Kommentar zu Trumps Rede
Ein politischer Tiefpunkt

Die Rede zur Lage der Nation war einmal so etwas wie der Superbowl der amerikanischen Politik. Die Amerikaner fieberten ihr entgegen, weil Präsidenten wie Ronald Reagan und Bill Clinton sie nutzten, um eine Agenda zu setzen und ihre Politik zu erklären.

Mittwoch, 06.02.2019, 21:00 Uhr
Donald Trump, Präsident der USA, trifft für seine Rede zur Lage der Nation vor dem Kongress im Kapitol ein. Foto: Carolyn Kaster/AP/dpa

Mit Donald Trumps erst verschobener und nun nachgeholter »State of the Union«-Rede erreichte der Auftritt einen ähnlichen Tiefpunkt wie zwei Tage zuvor die Halbzeitshow des weltgrößten Sportereignisses. Ihr fehlte es an Substanz, Echtheit und Unterhaltungswert.

Trump hetzte in gewohnter Manier über Einwanderer

Das lag zunächst einmal an dem Redner, dessen Appell zu nationaler Einheit jede Glaubwürdigkeit fehlte. Derselbe Mann, der eben noch über eine erfundene Krise an der Grenze für die längste Haushaltssperre in der Geschichte der USA gesorgt hat, gab sich plötzlich als einer, der für Kompromisse, Kooperation und Gemeinsamkeit wirbt.

Ohne den Teleprompter hätte der Präsident diese Worte wohl kaum über die Lippen gebracht. Und in der Mitte der Rede machte er deutlich, wie wenig ihm der Sinn tatsächlich danach steht. Da malte er erneut eine Krise an der Grenze an die Wand und hetzte in gewohnter Manier über Einwanderer.

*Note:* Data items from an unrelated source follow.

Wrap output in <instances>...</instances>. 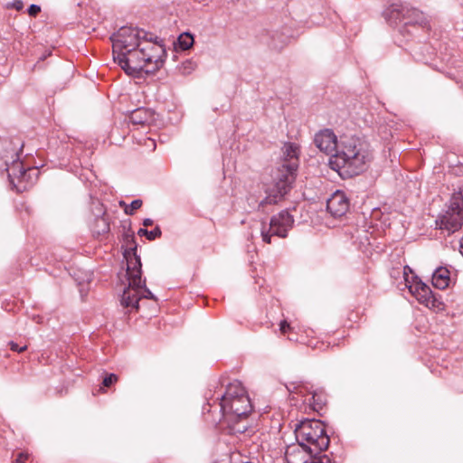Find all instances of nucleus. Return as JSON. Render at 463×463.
I'll use <instances>...</instances> for the list:
<instances>
[{
    "label": "nucleus",
    "instance_id": "obj_8",
    "mask_svg": "<svg viewBox=\"0 0 463 463\" xmlns=\"http://www.w3.org/2000/svg\"><path fill=\"white\" fill-rule=\"evenodd\" d=\"M436 224L449 232H454L461 228L463 224V197L461 195L454 196L451 199L448 210L439 216Z\"/></svg>",
    "mask_w": 463,
    "mask_h": 463
},
{
    "label": "nucleus",
    "instance_id": "obj_32",
    "mask_svg": "<svg viewBox=\"0 0 463 463\" xmlns=\"http://www.w3.org/2000/svg\"><path fill=\"white\" fill-rule=\"evenodd\" d=\"M148 141L151 143V146H153V149H155L156 144H155L154 140L149 138Z\"/></svg>",
    "mask_w": 463,
    "mask_h": 463
},
{
    "label": "nucleus",
    "instance_id": "obj_7",
    "mask_svg": "<svg viewBox=\"0 0 463 463\" xmlns=\"http://www.w3.org/2000/svg\"><path fill=\"white\" fill-rule=\"evenodd\" d=\"M146 37V33L145 31L133 27H121L111 37L114 61L139 48L142 42L147 40Z\"/></svg>",
    "mask_w": 463,
    "mask_h": 463
},
{
    "label": "nucleus",
    "instance_id": "obj_15",
    "mask_svg": "<svg viewBox=\"0 0 463 463\" xmlns=\"http://www.w3.org/2000/svg\"><path fill=\"white\" fill-rule=\"evenodd\" d=\"M450 281L449 271L444 267L436 269L432 275V285L439 289H445Z\"/></svg>",
    "mask_w": 463,
    "mask_h": 463
},
{
    "label": "nucleus",
    "instance_id": "obj_14",
    "mask_svg": "<svg viewBox=\"0 0 463 463\" xmlns=\"http://www.w3.org/2000/svg\"><path fill=\"white\" fill-rule=\"evenodd\" d=\"M420 288L416 296L418 301L428 307H439L441 303L433 295L430 288L427 285Z\"/></svg>",
    "mask_w": 463,
    "mask_h": 463
},
{
    "label": "nucleus",
    "instance_id": "obj_3",
    "mask_svg": "<svg viewBox=\"0 0 463 463\" xmlns=\"http://www.w3.org/2000/svg\"><path fill=\"white\" fill-rule=\"evenodd\" d=\"M283 162L273 175V182L266 188V197L260 203V207L275 204L289 191L296 178L298 166V147L288 143L283 146Z\"/></svg>",
    "mask_w": 463,
    "mask_h": 463
},
{
    "label": "nucleus",
    "instance_id": "obj_28",
    "mask_svg": "<svg viewBox=\"0 0 463 463\" xmlns=\"http://www.w3.org/2000/svg\"><path fill=\"white\" fill-rule=\"evenodd\" d=\"M314 463H335L327 455H320Z\"/></svg>",
    "mask_w": 463,
    "mask_h": 463
},
{
    "label": "nucleus",
    "instance_id": "obj_24",
    "mask_svg": "<svg viewBox=\"0 0 463 463\" xmlns=\"http://www.w3.org/2000/svg\"><path fill=\"white\" fill-rule=\"evenodd\" d=\"M29 458V454L27 452H20L17 455V458L14 461V463H26Z\"/></svg>",
    "mask_w": 463,
    "mask_h": 463
},
{
    "label": "nucleus",
    "instance_id": "obj_5",
    "mask_svg": "<svg viewBox=\"0 0 463 463\" xmlns=\"http://www.w3.org/2000/svg\"><path fill=\"white\" fill-rule=\"evenodd\" d=\"M137 249L126 250L124 257L127 260V276L128 286L121 297V305L124 307L138 309V302L142 298H154L151 291L145 288V280L142 279L141 260L137 255Z\"/></svg>",
    "mask_w": 463,
    "mask_h": 463
},
{
    "label": "nucleus",
    "instance_id": "obj_16",
    "mask_svg": "<svg viewBox=\"0 0 463 463\" xmlns=\"http://www.w3.org/2000/svg\"><path fill=\"white\" fill-rule=\"evenodd\" d=\"M420 24L422 27L427 25L423 14L416 9H406L405 25Z\"/></svg>",
    "mask_w": 463,
    "mask_h": 463
},
{
    "label": "nucleus",
    "instance_id": "obj_4",
    "mask_svg": "<svg viewBox=\"0 0 463 463\" xmlns=\"http://www.w3.org/2000/svg\"><path fill=\"white\" fill-rule=\"evenodd\" d=\"M165 51L160 44L144 40L139 48L117 59L118 65L128 75L137 77L141 72L154 73L164 64Z\"/></svg>",
    "mask_w": 463,
    "mask_h": 463
},
{
    "label": "nucleus",
    "instance_id": "obj_2",
    "mask_svg": "<svg viewBox=\"0 0 463 463\" xmlns=\"http://www.w3.org/2000/svg\"><path fill=\"white\" fill-rule=\"evenodd\" d=\"M220 407L222 422L231 434H242L248 430V416L252 411V405L241 382L233 381L228 384Z\"/></svg>",
    "mask_w": 463,
    "mask_h": 463
},
{
    "label": "nucleus",
    "instance_id": "obj_9",
    "mask_svg": "<svg viewBox=\"0 0 463 463\" xmlns=\"http://www.w3.org/2000/svg\"><path fill=\"white\" fill-rule=\"evenodd\" d=\"M294 223L293 217L287 211H282L279 214L274 215L269 222V229L263 223L260 231L262 241L268 244L271 243V237L278 236L285 238L288 230Z\"/></svg>",
    "mask_w": 463,
    "mask_h": 463
},
{
    "label": "nucleus",
    "instance_id": "obj_23",
    "mask_svg": "<svg viewBox=\"0 0 463 463\" xmlns=\"http://www.w3.org/2000/svg\"><path fill=\"white\" fill-rule=\"evenodd\" d=\"M425 285H426V284H425V283H423V282H422V281H420V280H415V281H413V283H412V284H411V285L409 286V290H410V292H411L412 295H414V296L416 297V296H417V294H418V292L420 291V288H420V286H425Z\"/></svg>",
    "mask_w": 463,
    "mask_h": 463
},
{
    "label": "nucleus",
    "instance_id": "obj_30",
    "mask_svg": "<svg viewBox=\"0 0 463 463\" xmlns=\"http://www.w3.org/2000/svg\"><path fill=\"white\" fill-rule=\"evenodd\" d=\"M153 224V221L151 219H145L143 222L144 226H151Z\"/></svg>",
    "mask_w": 463,
    "mask_h": 463
},
{
    "label": "nucleus",
    "instance_id": "obj_18",
    "mask_svg": "<svg viewBox=\"0 0 463 463\" xmlns=\"http://www.w3.org/2000/svg\"><path fill=\"white\" fill-rule=\"evenodd\" d=\"M118 381V377L115 373H107L105 374L103 381H102V386L99 388V392H104V388H109L114 383H116Z\"/></svg>",
    "mask_w": 463,
    "mask_h": 463
},
{
    "label": "nucleus",
    "instance_id": "obj_12",
    "mask_svg": "<svg viewBox=\"0 0 463 463\" xmlns=\"http://www.w3.org/2000/svg\"><path fill=\"white\" fill-rule=\"evenodd\" d=\"M156 120L155 113L146 108H138L133 110L129 115V121L133 125L150 126Z\"/></svg>",
    "mask_w": 463,
    "mask_h": 463
},
{
    "label": "nucleus",
    "instance_id": "obj_20",
    "mask_svg": "<svg viewBox=\"0 0 463 463\" xmlns=\"http://www.w3.org/2000/svg\"><path fill=\"white\" fill-rule=\"evenodd\" d=\"M137 233L139 235H145L148 240L152 241L161 236V230L158 227L155 228L153 231L141 228Z\"/></svg>",
    "mask_w": 463,
    "mask_h": 463
},
{
    "label": "nucleus",
    "instance_id": "obj_31",
    "mask_svg": "<svg viewBox=\"0 0 463 463\" xmlns=\"http://www.w3.org/2000/svg\"><path fill=\"white\" fill-rule=\"evenodd\" d=\"M100 221H101V222H103L105 223V228H104L103 232H108V231H109V224H108V223H106V222H105V220H104V219H101Z\"/></svg>",
    "mask_w": 463,
    "mask_h": 463
},
{
    "label": "nucleus",
    "instance_id": "obj_19",
    "mask_svg": "<svg viewBox=\"0 0 463 463\" xmlns=\"http://www.w3.org/2000/svg\"><path fill=\"white\" fill-rule=\"evenodd\" d=\"M16 170L19 172V175L17 177L24 178L26 175V170L23 168L22 164L18 162H13V165L10 168L7 169L8 175H16Z\"/></svg>",
    "mask_w": 463,
    "mask_h": 463
},
{
    "label": "nucleus",
    "instance_id": "obj_10",
    "mask_svg": "<svg viewBox=\"0 0 463 463\" xmlns=\"http://www.w3.org/2000/svg\"><path fill=\"white\" fill-rule=\"evenodd\" d=\"M320 455L299 442L288 445L285 451L287 463H314Z\"/></svg>",
    "mask_w": 463,
    "mask_h": 463
},
{
    "label": "nucleus",
    "instance_id": "obj_1",
    "mask_svg": "<svg viewBox=\"0 0 463 463\" xmlns=\"http://www.w3.org/2000/svg\"><path fill=\"white\" fill-rule=\"evenodd\" d=\"M316 146L329 158L330 167L339 175L352 177L366 170L372 154L368 146L355 136H341L339 139L333 130L325 128L315 135Z\"/></svg>",
    "mask_w": 463,
    "mask_h": 463
},
{
    "label": "nucleus",
    "instance_id": "obj_25",
    "mask_svg": "<svg viewBox=\"0 0 463 463\" xmlns=\"http://www.w3.org/2000/svg\"><path fill=\"white\" fill-rule=\"evenodd\" d=\"M279 330L281 334L286 335L288 332L291 330V326L286 320H283L279 324Z\"/></svg>",
    "mask_w": 463,
    "mask_h": 463
},
{
    "label": "nucleus",
    "instance_id": "obj_17",
    "mask_svg": "<svg viewBox=\"0 0 463 463\" xmlns=\"http://www.w3.org/2000/svg\"><path fill=\"white\" fill-rule=\"evenodd\" d=\"M178 43L182 50H188L194 43V38L190 33H183L178 38Z\"/></svg>",
    "mask_w": 463,
    "mask_h": 463
},
{
    "label": "nucleus",
    "instance_id": "obj_13",
    "mask_svg": "<svg viewBox=\"0 0 463 463\" xmlns=\"http://www.w3.org/2000/svg\"><path fill=\"white\" fill-rule=\"evenodd\" d=\"M406 9L408 8L401 5H392L385 13L390 24L397 25L399 23H405Z\"/></svg>",
    "mask_w": 463,
    "mask_h": 463
},
{
    "label": "nucleus",
    "instance_id": "obj_21",
    "mask_svg": "<svg viewBox=\"0 0 463 463\" xmlns=\"http://www.w3.org/2000/svg\"><path fill=\"white\" fill-rule=\"evenodd\" d=\"M196 65L194 61L187 60L182 63V65L179 68V71L182 74L187 75L190 74L194 69Z\"/></svg>",
    "mask_w": 463,
    "mask_h": 463
},
{
    "label": "nucleus",
    "instance_id": "obj_22",
    "mask_svg": "<svg viewBox=\"0 0 463 463\" xmlns=\"http://www.w3.org/2000/svg\"><path fill=\"white\" fill-rule=\"evenodd\" d=\"M142 206L141 200H134L130 205H127L125 208V213L128 215H132L134 212L139 209Z\"/></svg>",
    "mask_w": 463,
    "mask_h": 463
},
{
    "label": "nucleus",
    "instance_id": "obj_11",
    "mask_svg": "<svg viewBox=\"0 0 463 463\" xmlns=\"http://www.w3.org/2000/svg\"><path fill=\"white\" fill-rule=\"evenodd\" d=\"M326 209L334 217H341L345 215L349 209V201L341 191H336L327 200Z\"/></svg>",
    "mask_w": 463,
    "mask_h": 463
},
{
    "label": "nucleus",
    "instance_id": "obj_27",
    "mask_svg": "<svg viewBox=\"0 0 463 463\" xmlns=\"http://www.w3.org/2000/svg\"><path fill=\"white\" fill-rule=\"evenodd\" d=\"M41 12V7L36 5H31L28 8V14L31 16H36Z\"/></svg>",
    "mask_w": 463,
    "mask_h": 463
},
{
    "label": "nucleus",
    "instance_id": "obj_29",
    "mask_svg": "<svg viewBox=\"0 0 463 463\" xmlns=\"http://www.w3.org/2000/svg\"><path fill=\"white\" fill-rule=\"evenodd\" d=\"M13 7L17 11H20L24 8V3L21 0H14L13 3Z\"/></svg>",
    "mask_w": 463,
    "mask_h": 463
},
{
    "label": "nucleus",
    "instance_id": "obj_6",
    "mask_svg": "<svg viewBox=\"0 0 463 463\" xmlns=\"http://www.w3.org/2000/svg\"><path fill=\"white\" fill-rule=\"evenodd\" d=\"M297 441L321 454L329 446V437L320 420H305L295 428Z\"/></svg>",
    "mask_w": 463,
    "mask_h": 463
},
{
    "label": "nucleus",
    "instance_id": "obj_26",
    "mask_svg": "<svg viewBox=\"0 0 463 463\" xmlns=\"http://www.w3.org/2000/svg\"><path fill=\"white\" fill-rule=\"evenodd\" d=\"M9 346L11 348V350L14 351V352H18V353H22L24 351H25L27 349V345H24V346L22 347H19L18 345L13 341L9 342Z\"/></svg>",
    "mask_w": 463,
    "mask_h": 463
}]
</instances>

»Ich werde die Mauer bauen«: Dieser Satz signalisiert eine erneute Eskalation des Streits mit der neuen Mehrheit im Repräsentantenhaus, die ihm das Geld dafür nicht geben wird. Der einzig überparteiliche Moment kam unbeabsichtigt. Das war die Passage, in der Trump darüber sprach, dass nun eine Rekordzahl an Frauen im Kongress sitzen. Dummerweise handelt es sich um Demokratinnen, die wegen des Präsidenten in Rekordzahl gewählt wurden. Die im Weiß der frühen Frauenrechtlerinnen gekleideten Politikerinnen führten sprichwörtlich einen Freudentanz auf.

Dieser Präsident meint es nicht ernst

Nein, dieser Präsident meint es nicht ernst, sich mit den Demokraten die Macht zu teilen. Er will sie dominieren und fordert den Konflikt heraus.

Wenig versöhnlich klingt auch, was er im außenpolitischen Teil seiner Rede zu sagen hatte. Trump feierte die höheren Nato-Beiträge der Alliierten wie den Sieg über einen Gegner, insistierte rechthaberisch auf der Richtigkeit seines Rückzugs aus Syrien und Afghanistan und zeigte keinerlei Kompromissbereitschaft beim Handel. Die einzige Nachricht der mehr als einstündigen Rede war die Ankündigung eines zweiten Gipfels mit Kim Jong Un in Vietnam. Wofür auch immer dieser gut sein mag, nachdem Kim sich schon an die Vereinbarungen des ersten Gipfels nicht gehalten hat.

Wäre Trump ehrlich gewesen, hätte er die Lage der Nation als angespannt, zerrissen und gefährdet beschrieben. Dass er das Gegenteil behauptete, unterstreicht, wie absurd diese einstmals wichtige Rede des US-Präsidenten geworden ist.